== Input data

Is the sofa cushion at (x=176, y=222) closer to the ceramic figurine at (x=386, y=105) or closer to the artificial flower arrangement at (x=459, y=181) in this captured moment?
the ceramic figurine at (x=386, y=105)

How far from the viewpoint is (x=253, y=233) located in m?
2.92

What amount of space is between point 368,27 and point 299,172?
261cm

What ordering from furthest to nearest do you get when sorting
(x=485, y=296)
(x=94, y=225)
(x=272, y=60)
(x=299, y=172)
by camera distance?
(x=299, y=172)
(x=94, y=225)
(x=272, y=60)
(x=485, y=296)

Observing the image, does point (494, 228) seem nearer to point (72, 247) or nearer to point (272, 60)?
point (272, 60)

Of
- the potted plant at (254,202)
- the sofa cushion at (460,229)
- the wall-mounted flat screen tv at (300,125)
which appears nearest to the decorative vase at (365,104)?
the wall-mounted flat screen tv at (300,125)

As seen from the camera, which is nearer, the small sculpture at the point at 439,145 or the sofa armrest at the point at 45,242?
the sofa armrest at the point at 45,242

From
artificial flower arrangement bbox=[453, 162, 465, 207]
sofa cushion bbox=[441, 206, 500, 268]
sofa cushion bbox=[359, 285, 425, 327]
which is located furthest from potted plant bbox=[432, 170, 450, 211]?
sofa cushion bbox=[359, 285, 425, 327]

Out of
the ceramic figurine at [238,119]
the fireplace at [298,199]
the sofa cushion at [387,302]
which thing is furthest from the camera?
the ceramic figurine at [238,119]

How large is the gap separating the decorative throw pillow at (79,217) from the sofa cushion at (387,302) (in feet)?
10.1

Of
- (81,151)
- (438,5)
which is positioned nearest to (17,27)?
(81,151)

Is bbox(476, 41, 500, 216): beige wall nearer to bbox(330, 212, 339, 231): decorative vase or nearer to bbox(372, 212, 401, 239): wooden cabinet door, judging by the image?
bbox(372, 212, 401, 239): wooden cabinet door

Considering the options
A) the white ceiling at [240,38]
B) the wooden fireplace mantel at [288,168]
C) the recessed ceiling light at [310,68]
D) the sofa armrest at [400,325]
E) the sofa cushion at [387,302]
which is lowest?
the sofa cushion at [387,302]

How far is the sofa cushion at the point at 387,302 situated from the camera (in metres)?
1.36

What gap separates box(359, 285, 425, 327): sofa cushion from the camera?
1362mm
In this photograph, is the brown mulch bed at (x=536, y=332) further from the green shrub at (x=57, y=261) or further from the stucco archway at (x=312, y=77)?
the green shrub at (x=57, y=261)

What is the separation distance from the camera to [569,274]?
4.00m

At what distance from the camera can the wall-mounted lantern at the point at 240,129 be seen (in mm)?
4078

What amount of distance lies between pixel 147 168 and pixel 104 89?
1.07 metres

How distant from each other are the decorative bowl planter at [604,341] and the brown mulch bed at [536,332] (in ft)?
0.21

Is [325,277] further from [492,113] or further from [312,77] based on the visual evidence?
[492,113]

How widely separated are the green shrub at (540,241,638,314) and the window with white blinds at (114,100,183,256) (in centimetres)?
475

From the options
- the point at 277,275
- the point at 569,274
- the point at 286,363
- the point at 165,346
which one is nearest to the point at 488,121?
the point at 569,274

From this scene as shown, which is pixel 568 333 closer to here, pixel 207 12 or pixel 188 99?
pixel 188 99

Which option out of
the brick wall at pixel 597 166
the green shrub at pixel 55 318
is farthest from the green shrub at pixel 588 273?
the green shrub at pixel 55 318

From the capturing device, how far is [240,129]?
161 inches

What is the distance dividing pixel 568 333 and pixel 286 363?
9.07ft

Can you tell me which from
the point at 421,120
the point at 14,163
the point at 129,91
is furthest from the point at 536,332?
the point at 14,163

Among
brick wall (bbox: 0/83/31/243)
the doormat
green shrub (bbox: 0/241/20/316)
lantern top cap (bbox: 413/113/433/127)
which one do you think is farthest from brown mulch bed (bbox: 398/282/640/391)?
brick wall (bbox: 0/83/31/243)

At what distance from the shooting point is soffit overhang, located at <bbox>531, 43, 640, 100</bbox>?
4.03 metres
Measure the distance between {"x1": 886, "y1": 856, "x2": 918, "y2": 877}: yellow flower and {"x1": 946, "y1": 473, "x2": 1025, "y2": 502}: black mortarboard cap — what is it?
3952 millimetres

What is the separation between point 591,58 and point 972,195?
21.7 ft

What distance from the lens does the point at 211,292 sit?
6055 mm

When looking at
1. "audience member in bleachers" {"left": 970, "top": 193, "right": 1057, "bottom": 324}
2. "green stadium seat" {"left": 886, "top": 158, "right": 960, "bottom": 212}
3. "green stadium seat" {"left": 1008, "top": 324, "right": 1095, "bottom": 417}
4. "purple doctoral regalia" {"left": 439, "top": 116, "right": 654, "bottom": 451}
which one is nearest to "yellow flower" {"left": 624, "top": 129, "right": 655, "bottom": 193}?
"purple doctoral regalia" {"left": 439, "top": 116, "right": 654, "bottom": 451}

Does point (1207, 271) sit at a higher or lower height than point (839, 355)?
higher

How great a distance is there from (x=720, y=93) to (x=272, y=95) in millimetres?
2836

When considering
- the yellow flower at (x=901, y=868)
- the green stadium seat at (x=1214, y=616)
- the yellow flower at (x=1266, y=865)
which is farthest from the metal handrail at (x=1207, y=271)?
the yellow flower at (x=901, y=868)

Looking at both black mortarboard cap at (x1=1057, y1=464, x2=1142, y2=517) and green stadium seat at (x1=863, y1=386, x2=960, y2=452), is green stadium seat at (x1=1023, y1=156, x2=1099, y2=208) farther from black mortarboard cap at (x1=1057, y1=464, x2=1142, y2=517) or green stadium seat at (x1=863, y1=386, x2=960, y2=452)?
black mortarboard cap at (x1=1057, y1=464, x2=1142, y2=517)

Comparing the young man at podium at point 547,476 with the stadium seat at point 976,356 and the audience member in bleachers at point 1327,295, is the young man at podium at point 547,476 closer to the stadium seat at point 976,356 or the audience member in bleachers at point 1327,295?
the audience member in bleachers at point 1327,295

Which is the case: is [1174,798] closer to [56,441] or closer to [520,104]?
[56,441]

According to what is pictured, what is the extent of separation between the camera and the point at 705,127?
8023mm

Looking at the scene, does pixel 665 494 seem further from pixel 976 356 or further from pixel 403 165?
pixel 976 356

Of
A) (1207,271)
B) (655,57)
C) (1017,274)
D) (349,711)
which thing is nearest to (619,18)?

====

**Task to complete**.
Express every line of the records above as a JSON list of strings, one string per line, leaving out blank lines.

**Written reply**.
[
  "Is the sofa cushion at (x=176, y=222) closer to the ceramic figurine at (x=386, y=105) or closer to the artificial flower arrangement at (x=459, y=181) in this captured moment?",
  "the ceramic figurine at (x=386, y=105)",
  "How far from the viewpoint is (x=253, y=233) located in m?",
  "2.92",
  "What amount of space is between point 368,27 and point 299,172?",
  "261cm",
  "What ordering from furthest to nearest do you get when sorting",
  "(x=485, y=296)",
  "(x=94, y=225)",
  "(x=272, y=60)",
  "(x=299, y=172)",
  "by camera distance?",
  "(x=299, y=172)",
  "(x=94, y=225)",
  "(x=272, y=60)",
  "(x=485, y=296)",
  "Observing the image, does point (494, 228) seem nearer to point (72, 247) or nearer to point (272, 60)?",
  "point (272, 60)",
  "Of",
  "- the potted plant at (254,202)",
  "- the sofa cushion at (460,229)",
  "- the wall-mounted flat screen tv at (300,125)",
  "which appears nearest to the decorative vase at (365,104)?",
  "the wall-mounted flat screen tv at (300,125)",
  "As seen from the camera, which is nearer, the small sculpture at the point at 439,145 or the sofa armrest at the point at 45,242?",
  "the sofa armrest at the point at 45,242",
  "From",
  "artificial flower arrangement bbox=[453, 162, 465, 207]",
  "sofa cushion bbox=[441, 206, 500, 268]",
  "sofa cushion bbox=[359, 285, 425, 327]",
  "which is located furthest from potted plant bbox=[432, 170, 450, 211]?",
  "sofa cushion bbox=[359, 285, 425, 327]",
  "Out of",
  "the ceramic figurine at [238,119]",
  "the fireplace at [298,199]",
  "the sofa cushion at [387,302]",
  "which thing is furthest from the camera?",
  "the ceramic figurine at [238,119]",
  "How large is the gap separating the decorative throw pillow at (79,217) from the sofa cushion at (387,302) (in feet)?",
  "10.1",
  "Of",
  "- (81,151)",
  "- (438,5)",
  "which is positioned nearest to (17,27)?",
  "(81,151)",
  "Is bbox(476, 41, 500, 216): beige wall nearer to bbox(330, 212, 339, 231): decorative vase or nearer to bbox(372, 212, 401, 239): wooden cabinet door, judging by the image?",
  "bbox(372, 212, 401, 239): wooden cabinet door",
  "Considering the options",
  "A) the white ceiling at [240,38]",
  "B) the wooden fireplace mantel at [288,168]",
  "C) the recessed ceiling light at [310,68]",
  "D) the sofa armrest at [400,325]",
  "E) the sofa cushion at [387,302]",
  "which is lowest?",
  "the sofa cushion at [387,302]",
  "How far is the sofa cushion at the point at 387,302 situated from the camera (in metres)?",
  "1.36",
  "What gap separates box(359, 285, 425, 327): sofa cushion from the camera?",
  "1362mm",
  "In this photograph, is the brown mulch bed at (x=536, y=332) further from the green shrub at (x=57, y=261) or further from the stucco archway at (x=312, y=77)?",
  "the green shrub at (x=57, y=261)",
  "What is the separation distance from the camera to [569,274]?",
  "4.00m",
  "At what distance from the camera can the wall-mounted lantern at the point at 240,129 be seen (in mm)?",
  "4078",
  "What amount of distance lies between pixel 147 168 and pixel 104 89?",
  "1.07 metres",
  "How distant from each other are the decorative bowl planter at [604,341] and the brown mulch bed at [536,332] (in ft)?",
  "0.21",
  "Is [325,277] further from [492,113] or further from [312,77] based on the visual evidence?",
  "[492,113]",
  "How widely separated are the green shrub at (540,241,638,314) and the window with white blinds at (114,100,183,256) (in centimetres)?",
  "475",
  "From the options",
  "- the point at 277,275",
  "- the point at 569,274",
  "- the point at 286,363",
  "- the point at 165,346",
  "which one is nearest to the point at 488,121?",
  "the point at 569,274",
  "From this scene as shown, which is pixel 568 333 closer to here, pixel 207 12 or pixel 188 99?",
  "pixel 188 99",
  "Which option out of",
  "the brick wall at pixel 597 166",
  "the green shrub at pixel 55 318",
  "is farthest from the green shrub at pixel 588 273?",
  "the green shrub at pixel 55 318",
  "From the capturing device, how far is [240,129]?",
  "161 inches",
  "What is the distance dividing pixel 568 333 and pixel 286 363?",
  "9.07ft",
  "Can you tell me which from",
  "the point at 421,120",
  "the point at 14,163",
  "the point at 129,91",
  "is furthest from the point at 536,332?",
  "the point at 14,163",
  "Among",
  "brick wall (bbox: 0/83/31/243)",
  "the doormat",
  "green shrub (bbox: 0/241/20/316)",
  "lantern top cap (bbox: 413/113/433/127)",
  "which one do you think is farthest from brown mulch bed (bbox: 398/282/640/391)?",
  "brick wall (bbox: 0/83/31/243)",
  "At what distance from the shooting point is soffit overhang, located at <bbox>531, 43, 640, 100</bbox>?",
  "4.03 metres",
  "Measure the distance between {\"x1\": 886, \"y1\": 856, \"x2\": 918, \"y2\": 877}: yellow flower and {\"x1\": 946, \"y1\": 473, \"x2\": 1025, \"y2\": 502}: black mortarboard cap — what is it?",
  "3952 millimetres",
  "What is the separation between point 591,58 and point 972,195?",
  "21.7 ft",
  "What distance from the lens does the point at 211,292 sit?",
  "6055 mm",
  "When looking at",
  "1. \"audience member in bleachers\" {\"left\": 970, \"top\": 193, \"right\": 1057, \"bottom\": 324}",
  "2. \"green stadium seat\" {\"left\": 886, \"top\": 158, \"right\": 960, \"bottom\": 212}",
  "3. \"green stadium seat\" {\"left\": 1008, \"top\": 324, \"right\": 1095, \"bottom\": 417}",
  "4. \"purple doctoral regalia\" {\"left\": 439, \"top\": 116, \"right\": 654, \"bottom\": 451}",
  "which one is nearest to \"yellow flower\" {\"left\": 624, \"top\": 129, \"right\": 655, \"bottom\": 193}?",
  "\"purple doctoral regalia\" {\"left\": 439, \"top\": 116, \"right\": 654, \"bottom\": 451}",
  "Does point (1207, 271) sit at a higher or lower height than point (839, 355)?",
  "higher",
  "How great a distance is there from (x=720, y=93) to (x=272, y=95) in millimetres?",
  "2836",
  "When considering",
  "- the yellow flower at (x=901, y=868)",
  "- the green stadium seat at (x=1214, y=616)",
  "- the yellow flower at (x=1266, y=865)",
  "which is farthest from the metal handrail at (x=1207, y=271)?",
  "the yellow flower at (x=901, y=868)",
  "Looking at both black mortarboard cap at (x1=1057, y1=464, x2=1142, y2=517) and green stadium seat at (x1=863, y1=386, x2=960, y2=452), is green stadium seat at (x1=1023, y1=156, x2=1099, y2=208) farther from black mortarboard cap at (x1=1057, y1=464, x2=1142, y2=517) or green stadium seat at (x1=863, y1=386, x2=960, y2=452)?",
  "black mortarboard cap at (x1=1057, y1=464, x2=1142, y2=517)",
  "Comparing the young man at podium at point 547,476 with the stadium seat at point 976,356 and the audience member in bleachers at point 1327,295, is the young man at podium at point 547,476 closer to the stadium seat at point 976,356 or the audience member in bleachers at point 1327,295?",
  "the audience member in bleachers at point 1327,295",
  "Which is the case: is [1174,798] closer to [56,441] or closer to [520,104]?",
  "[56,441]",
  "According to what is pictured, what is the extent of separation between the camera and the point at 705,127?",
  "8023mm",
  "Looking at the scene, does pixel 665 494 seem further from pixel 976 356 or further from pixel 403 165?",
  "pixel 976 356",
  "Of",
  "A) (1207,271)",
  "B) (655,57)",
  "C) (1017,274)",
  "D) (349,711)",
  "which thing is nearest to (619,18)?"
]